## C# || How To Find Longest Arithmetic Subsequence Of An Array Using C# The following is a module with functions which demonstrates how to find the longest arithmetic subsequence of an array using C#.

1. Longest Arithmetic Subsequence Length – Problem Statement

Given an array nums of integers, return the length of the longest arithmetic subsequence in nums.
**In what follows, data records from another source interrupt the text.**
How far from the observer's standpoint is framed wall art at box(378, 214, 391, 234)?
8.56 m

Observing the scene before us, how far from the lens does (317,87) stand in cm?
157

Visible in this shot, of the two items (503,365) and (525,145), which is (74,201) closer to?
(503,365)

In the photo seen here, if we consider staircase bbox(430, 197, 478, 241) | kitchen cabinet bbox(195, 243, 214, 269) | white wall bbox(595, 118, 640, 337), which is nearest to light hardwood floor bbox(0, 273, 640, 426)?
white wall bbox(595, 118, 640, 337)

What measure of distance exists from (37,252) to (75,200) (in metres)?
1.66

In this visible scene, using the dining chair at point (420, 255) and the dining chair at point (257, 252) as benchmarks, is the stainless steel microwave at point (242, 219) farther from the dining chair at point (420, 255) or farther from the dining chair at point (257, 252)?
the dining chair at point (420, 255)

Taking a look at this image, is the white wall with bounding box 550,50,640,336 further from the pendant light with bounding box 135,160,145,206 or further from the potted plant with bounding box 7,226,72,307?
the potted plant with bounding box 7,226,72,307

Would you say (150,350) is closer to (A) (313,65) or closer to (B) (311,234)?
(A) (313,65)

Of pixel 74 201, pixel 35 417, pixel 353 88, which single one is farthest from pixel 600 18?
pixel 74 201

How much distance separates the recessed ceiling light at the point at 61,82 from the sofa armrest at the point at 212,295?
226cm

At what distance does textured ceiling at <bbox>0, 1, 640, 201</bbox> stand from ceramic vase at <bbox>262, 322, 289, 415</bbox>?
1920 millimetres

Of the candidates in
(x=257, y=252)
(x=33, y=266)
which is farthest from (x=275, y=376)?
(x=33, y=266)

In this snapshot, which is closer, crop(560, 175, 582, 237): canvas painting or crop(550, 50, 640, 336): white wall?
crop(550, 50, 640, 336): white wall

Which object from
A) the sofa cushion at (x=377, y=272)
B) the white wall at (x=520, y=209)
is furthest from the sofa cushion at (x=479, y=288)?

Recall that a subsequence of an array nums is a list nums[i1], nums[i2], …, nums[ik] with 0 <= i1 < i2 < … < ik <= nums.length – 1, and that a sequence seq is arithmetic if seq[i+1] – seq[i] are all the same value (for 0 <= i < seq.length – 1).

Example 1:

``` Input: nums = [3,6,9,12] Output: 4 Explanation: The whole array is an arithmetic sequence with steps of length = 3. ```

Example 2:

``` Input: nums = [9,4,7,2,10] Output: 3 Explanation: The longest arithmetic subsequence is [4,7,10]. ```

Example 3:

``` Input: nums = [20,1,15,3,10,5,8] Output: 4 Explanation: The longest arithmetic subsequence is [20,15,10,5]. ```

2. Longest Arithmetic Subsequence Length – Solution

The following is a solution which demonstrates how to find the longest arithmetic subsequence of an array.

The main idea in this solution is to maintain a dictionary map array of the differences seen at each index, where dp[index][diff] holds the frequency count at that index, for that specific diff.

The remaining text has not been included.